YOUR ASSIGNMENT ▸
After finding the line containing "Italy, empty guidepost" below, please output that line and each following one through the line containing "Sunset Hawaii *_*", exactly as written.
-------
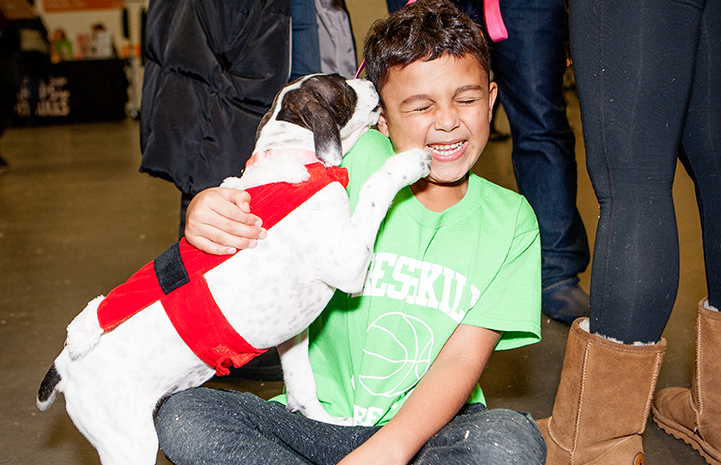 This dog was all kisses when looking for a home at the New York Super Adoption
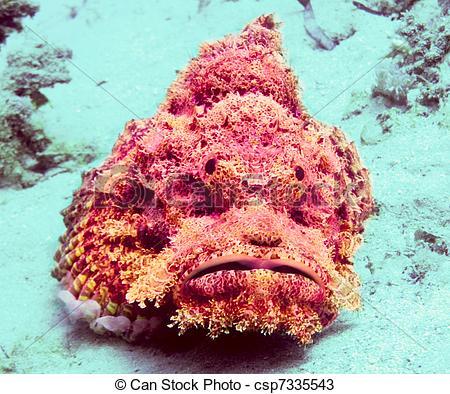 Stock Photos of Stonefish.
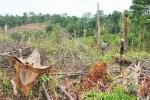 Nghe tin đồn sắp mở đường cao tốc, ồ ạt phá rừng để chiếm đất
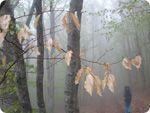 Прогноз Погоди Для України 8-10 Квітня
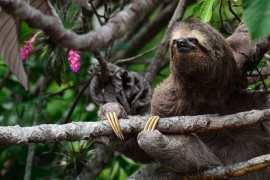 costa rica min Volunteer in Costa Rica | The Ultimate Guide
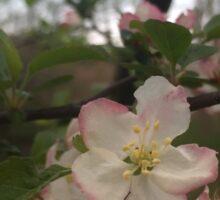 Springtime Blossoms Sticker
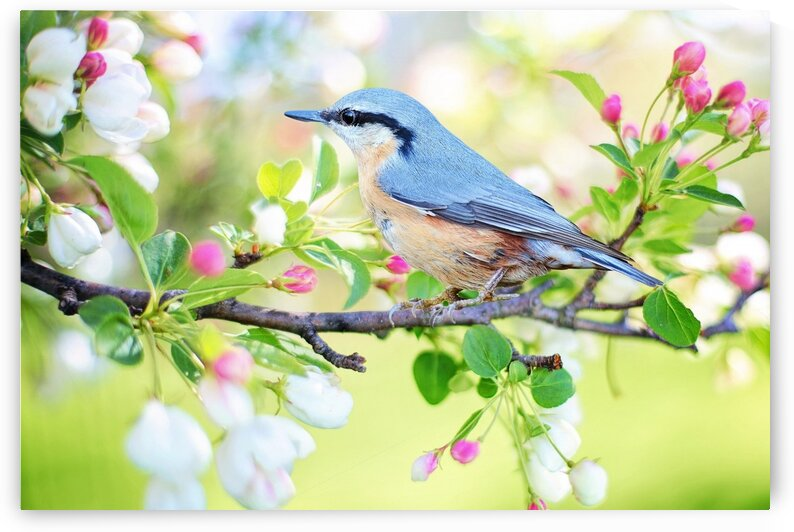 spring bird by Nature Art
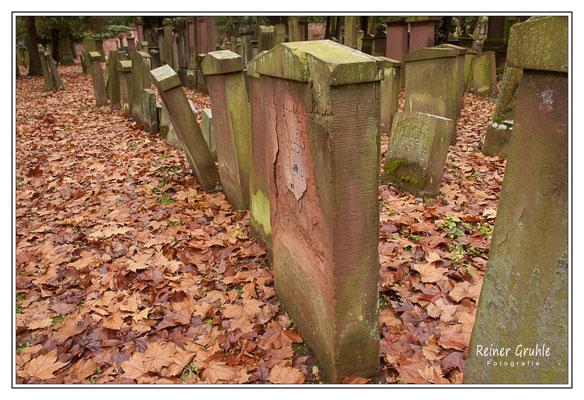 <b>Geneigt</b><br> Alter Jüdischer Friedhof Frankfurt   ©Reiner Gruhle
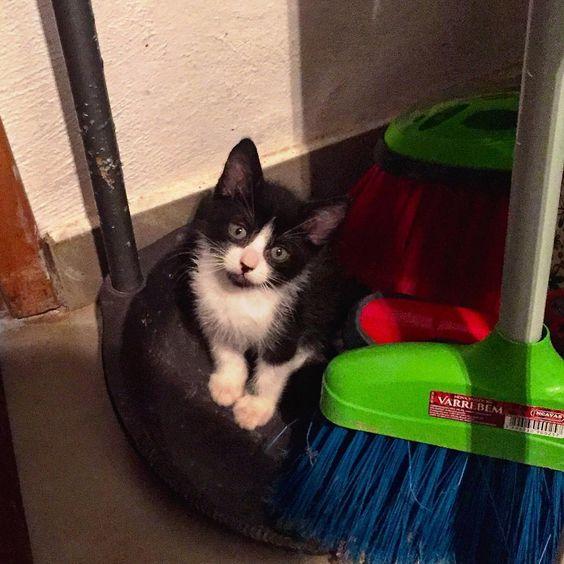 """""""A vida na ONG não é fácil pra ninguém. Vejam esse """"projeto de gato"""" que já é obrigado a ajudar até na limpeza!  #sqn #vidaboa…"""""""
-------
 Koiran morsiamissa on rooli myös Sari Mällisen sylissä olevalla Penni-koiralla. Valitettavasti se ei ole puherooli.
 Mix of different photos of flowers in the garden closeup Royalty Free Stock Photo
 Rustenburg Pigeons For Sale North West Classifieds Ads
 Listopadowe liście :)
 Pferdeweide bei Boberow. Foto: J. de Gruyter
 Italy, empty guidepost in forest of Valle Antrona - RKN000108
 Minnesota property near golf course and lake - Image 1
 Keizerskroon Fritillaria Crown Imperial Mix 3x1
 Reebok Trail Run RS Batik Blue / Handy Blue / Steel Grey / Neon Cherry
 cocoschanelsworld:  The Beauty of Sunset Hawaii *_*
-------
TASK RESULT ▸
 Italy, empty guidepost in forest of Valle Antrona - RKN000108
 Minnesota property near golf course and lake - Image 1
 Keizerskroon Fritillaria Crown Imperial Mix 3x1
 Reebok Trail Run RS Batik Blue / Handy Blue / Steel Grey / Neon Cherry
 cocoschanelsworld:  The Beauty of Sunset Hawaii *_*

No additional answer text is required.